I want people to be able to download registration forms, waivers, etc. for a seminar that I am promoting.  How do I do this?

OR

Do I merely configure a web page so that it can be printed from the screen?

Best,

Steve Lamade


----------



## Autocrat (Feb 6, 2005)

Hi there.....

You could produce the forms you want them to fill-in in something like word, then place those files on your server, with a link to download them.... this would call up the download wizard in windows etc.....
OR
You could make the forms out in HTML etc.... then have them print that page out... either through the File Menu, or via a buttion/link!

Either way is good.... you could do both!


----------



## Bob Hubbard (Feb 6, 2005)

You can use Adobe Acrobat (or any other PDF writer) to create it that way.

You can use MS Word, or Notepad.

You can use a paint program and make it a Jpeg.

A well formatted HTML page would also work.

My personal preference is PDF because you have the largest amount of portability. (Meaning it'll look the same on Windows, Mac or Linux).


----------



## Autocrat (Feb 6, 2005)

NOTE - If you want it downloadable, you can use the header tags to force the browser to make it a download, (will have to be a none-browser-viewable file such as it being zipped), or you can just have it on your server with a link and tell people to right click on the link and save target as!


----------



## lhommedieu (Feb 6, 2005)

Kaith Rustaz said:
			
		

> My personal preference is PDF because you have the largest amount of portability. (Meaning it'll look the same on Windows, Mac or Linux).

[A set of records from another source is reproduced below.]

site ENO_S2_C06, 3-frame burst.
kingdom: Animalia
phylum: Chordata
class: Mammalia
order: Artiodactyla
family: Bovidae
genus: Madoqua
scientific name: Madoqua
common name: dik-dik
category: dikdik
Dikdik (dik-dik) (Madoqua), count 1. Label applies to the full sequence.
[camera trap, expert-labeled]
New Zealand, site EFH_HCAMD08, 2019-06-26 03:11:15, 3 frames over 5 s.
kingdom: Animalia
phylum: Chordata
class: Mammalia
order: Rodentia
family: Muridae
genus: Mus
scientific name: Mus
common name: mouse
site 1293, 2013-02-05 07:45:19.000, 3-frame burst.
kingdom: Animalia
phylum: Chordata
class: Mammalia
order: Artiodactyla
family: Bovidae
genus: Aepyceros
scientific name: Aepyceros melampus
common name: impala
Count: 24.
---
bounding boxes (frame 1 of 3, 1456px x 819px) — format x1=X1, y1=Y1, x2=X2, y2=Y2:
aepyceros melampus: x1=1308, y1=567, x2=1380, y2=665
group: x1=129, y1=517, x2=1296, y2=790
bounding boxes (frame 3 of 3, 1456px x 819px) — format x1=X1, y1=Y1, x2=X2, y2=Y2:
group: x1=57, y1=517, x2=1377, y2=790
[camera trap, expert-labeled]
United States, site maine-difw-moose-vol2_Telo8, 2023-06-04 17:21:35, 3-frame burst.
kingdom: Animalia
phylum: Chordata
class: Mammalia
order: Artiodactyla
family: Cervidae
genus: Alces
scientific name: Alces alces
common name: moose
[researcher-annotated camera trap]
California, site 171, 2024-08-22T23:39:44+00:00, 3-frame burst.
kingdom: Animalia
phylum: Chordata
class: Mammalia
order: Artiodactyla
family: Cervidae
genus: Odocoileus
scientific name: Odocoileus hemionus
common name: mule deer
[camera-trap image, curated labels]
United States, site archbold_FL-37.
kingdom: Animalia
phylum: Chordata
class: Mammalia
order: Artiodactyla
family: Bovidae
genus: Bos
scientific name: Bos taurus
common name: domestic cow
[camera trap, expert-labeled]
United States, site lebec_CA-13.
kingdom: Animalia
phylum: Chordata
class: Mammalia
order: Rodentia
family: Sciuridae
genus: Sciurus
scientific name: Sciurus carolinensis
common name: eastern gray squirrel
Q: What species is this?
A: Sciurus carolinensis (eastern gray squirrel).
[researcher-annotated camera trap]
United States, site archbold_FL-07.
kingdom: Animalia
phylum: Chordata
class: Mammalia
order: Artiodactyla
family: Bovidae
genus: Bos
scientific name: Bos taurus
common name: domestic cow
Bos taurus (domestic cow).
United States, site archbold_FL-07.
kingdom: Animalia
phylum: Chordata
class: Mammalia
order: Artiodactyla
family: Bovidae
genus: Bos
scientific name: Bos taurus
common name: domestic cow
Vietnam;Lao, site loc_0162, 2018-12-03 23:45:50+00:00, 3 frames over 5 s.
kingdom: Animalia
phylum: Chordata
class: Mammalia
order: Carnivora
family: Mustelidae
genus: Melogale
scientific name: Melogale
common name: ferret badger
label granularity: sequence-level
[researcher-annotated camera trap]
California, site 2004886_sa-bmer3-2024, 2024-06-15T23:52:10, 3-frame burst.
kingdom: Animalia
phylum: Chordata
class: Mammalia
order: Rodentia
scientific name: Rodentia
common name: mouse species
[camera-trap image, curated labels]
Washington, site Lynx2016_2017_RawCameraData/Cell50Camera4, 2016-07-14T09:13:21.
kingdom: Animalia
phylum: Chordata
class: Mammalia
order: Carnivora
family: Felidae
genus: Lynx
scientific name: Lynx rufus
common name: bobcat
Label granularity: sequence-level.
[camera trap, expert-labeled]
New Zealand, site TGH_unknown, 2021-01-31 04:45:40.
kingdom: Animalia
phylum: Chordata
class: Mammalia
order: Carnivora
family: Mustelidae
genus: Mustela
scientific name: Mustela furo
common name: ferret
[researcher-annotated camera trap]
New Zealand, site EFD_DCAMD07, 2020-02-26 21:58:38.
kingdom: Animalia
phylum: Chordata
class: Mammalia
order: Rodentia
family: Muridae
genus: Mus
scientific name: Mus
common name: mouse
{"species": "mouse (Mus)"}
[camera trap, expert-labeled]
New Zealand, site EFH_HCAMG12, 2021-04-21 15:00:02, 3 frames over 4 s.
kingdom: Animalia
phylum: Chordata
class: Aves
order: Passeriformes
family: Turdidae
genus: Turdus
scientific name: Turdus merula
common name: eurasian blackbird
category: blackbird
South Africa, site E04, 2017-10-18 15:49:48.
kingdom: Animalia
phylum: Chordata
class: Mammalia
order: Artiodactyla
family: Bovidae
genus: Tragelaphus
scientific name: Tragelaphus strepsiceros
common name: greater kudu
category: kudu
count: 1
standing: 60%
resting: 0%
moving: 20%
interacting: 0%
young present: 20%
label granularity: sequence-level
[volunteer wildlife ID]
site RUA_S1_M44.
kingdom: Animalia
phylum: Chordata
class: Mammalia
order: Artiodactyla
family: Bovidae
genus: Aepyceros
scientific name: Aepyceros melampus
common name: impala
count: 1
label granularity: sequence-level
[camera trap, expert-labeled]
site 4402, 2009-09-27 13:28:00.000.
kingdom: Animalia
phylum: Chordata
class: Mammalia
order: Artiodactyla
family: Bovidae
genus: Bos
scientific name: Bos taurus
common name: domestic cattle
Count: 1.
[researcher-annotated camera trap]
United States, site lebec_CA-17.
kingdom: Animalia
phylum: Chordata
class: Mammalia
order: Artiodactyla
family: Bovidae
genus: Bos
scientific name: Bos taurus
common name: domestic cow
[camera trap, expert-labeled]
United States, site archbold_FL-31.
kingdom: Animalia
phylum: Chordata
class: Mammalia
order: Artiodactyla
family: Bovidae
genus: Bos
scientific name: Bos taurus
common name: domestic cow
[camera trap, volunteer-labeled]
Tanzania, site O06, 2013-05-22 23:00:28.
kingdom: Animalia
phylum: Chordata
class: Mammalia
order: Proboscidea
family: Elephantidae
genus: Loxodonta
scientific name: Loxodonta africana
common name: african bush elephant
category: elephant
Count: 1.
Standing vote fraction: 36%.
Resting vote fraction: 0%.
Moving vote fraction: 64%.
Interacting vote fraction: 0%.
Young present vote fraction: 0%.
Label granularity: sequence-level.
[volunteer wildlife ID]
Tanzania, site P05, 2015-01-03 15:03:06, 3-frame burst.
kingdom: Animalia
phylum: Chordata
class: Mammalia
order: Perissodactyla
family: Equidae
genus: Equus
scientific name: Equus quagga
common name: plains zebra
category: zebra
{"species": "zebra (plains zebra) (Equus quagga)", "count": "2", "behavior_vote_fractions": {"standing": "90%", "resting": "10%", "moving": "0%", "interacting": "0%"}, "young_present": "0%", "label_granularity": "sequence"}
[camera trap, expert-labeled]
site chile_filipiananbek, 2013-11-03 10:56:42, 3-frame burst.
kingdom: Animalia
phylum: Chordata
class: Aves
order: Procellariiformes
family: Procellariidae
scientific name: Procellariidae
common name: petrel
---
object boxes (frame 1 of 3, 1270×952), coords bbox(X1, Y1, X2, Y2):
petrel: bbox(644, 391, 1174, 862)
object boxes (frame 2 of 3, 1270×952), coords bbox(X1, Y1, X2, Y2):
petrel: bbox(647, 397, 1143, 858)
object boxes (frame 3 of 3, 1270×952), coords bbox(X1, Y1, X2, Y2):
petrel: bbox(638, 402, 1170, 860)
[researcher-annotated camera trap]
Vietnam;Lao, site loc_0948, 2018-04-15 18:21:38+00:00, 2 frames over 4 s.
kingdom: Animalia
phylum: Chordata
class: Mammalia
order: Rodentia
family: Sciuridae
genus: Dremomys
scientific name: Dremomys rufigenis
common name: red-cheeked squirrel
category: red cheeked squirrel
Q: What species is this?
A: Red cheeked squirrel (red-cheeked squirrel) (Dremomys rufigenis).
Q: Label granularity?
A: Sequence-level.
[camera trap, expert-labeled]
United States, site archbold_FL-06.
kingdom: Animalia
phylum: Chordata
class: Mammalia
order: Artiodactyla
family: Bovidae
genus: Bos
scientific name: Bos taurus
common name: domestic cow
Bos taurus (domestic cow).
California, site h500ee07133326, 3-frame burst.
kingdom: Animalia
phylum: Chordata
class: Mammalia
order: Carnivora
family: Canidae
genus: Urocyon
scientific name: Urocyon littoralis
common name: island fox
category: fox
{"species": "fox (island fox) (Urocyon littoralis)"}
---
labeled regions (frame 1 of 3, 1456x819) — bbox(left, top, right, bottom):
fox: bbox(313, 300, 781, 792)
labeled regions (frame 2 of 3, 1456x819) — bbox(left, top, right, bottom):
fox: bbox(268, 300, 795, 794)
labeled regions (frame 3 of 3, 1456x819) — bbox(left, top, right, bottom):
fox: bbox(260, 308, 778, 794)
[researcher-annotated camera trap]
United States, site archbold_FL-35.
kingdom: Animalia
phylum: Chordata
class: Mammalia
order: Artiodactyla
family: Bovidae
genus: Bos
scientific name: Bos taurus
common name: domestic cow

If I make it in Word, will it download to a Mac or Linux -based computer?

Sorry - I'm a complete novice at this.  It works very well on my PC when I download from my web site.

Best,

Steve


----------



## Bob Hubbard (Feb 6, 2005)

If you make it in Word, the person viewing it will need to have either Word or a Word compatable word processor.  Formatting, fonts, etc. may change.

Note: There is no version of Word for Linux.  There are alternative programs out which will read most, but possibly not all versions of Word documents.


----------



## lhommedieu (Feb 6, 2005)

Kaith,

Thank you.  I'll leave it in MS Word for now - and get Adobe later when I can afford it.  I linked it to my seminar page.  The finished product is:

http://www.northshoreac.com/san_miguel_eskrima/waiver.doc

Thanks again everyone for your help.

Best, 

Steve


----------



## dubljay (Feb 6, 2005)

lhommedieu said:
			
		

> Kaith,
> 
> Thank you. I'll leave it in MS Word for now - and get Adobe later when I can afford it. I linked it to my seminar page. The finished product is:
> 
> ...


 
 The waiver looks good, Just one question about it.  Pherhas this is event is only for those over 18, but I did not see a space for parental consent... a minor cannot give legal concent of any contract (as far as I know)  the only reason I mention it is because that has been on every wavier I have signed.


----------



## Bob Hubbard (Feb 6, 2005)

Steve,
  Hunt around on the shareware sites.  I found a plug in for an earlier version of MS word that allowed it to save as a PDF.  

Heres a few links to check out:
http://www.softpile.com/Business/Text_Utilities/Review_20422_index.html
http://www.download.com/Convert-DOC-to-PDF-for-Word/3000-6675_4-10349323.html

I can't guarentee their usefullness, but they seemed alot cheaper than the couple hundred bucks for Acrobat.


----------



## Andrew Green (Feb 6, 2005)

openoffice.org - will do a export to pdf on wordprocessing, and other office suite documents.


----------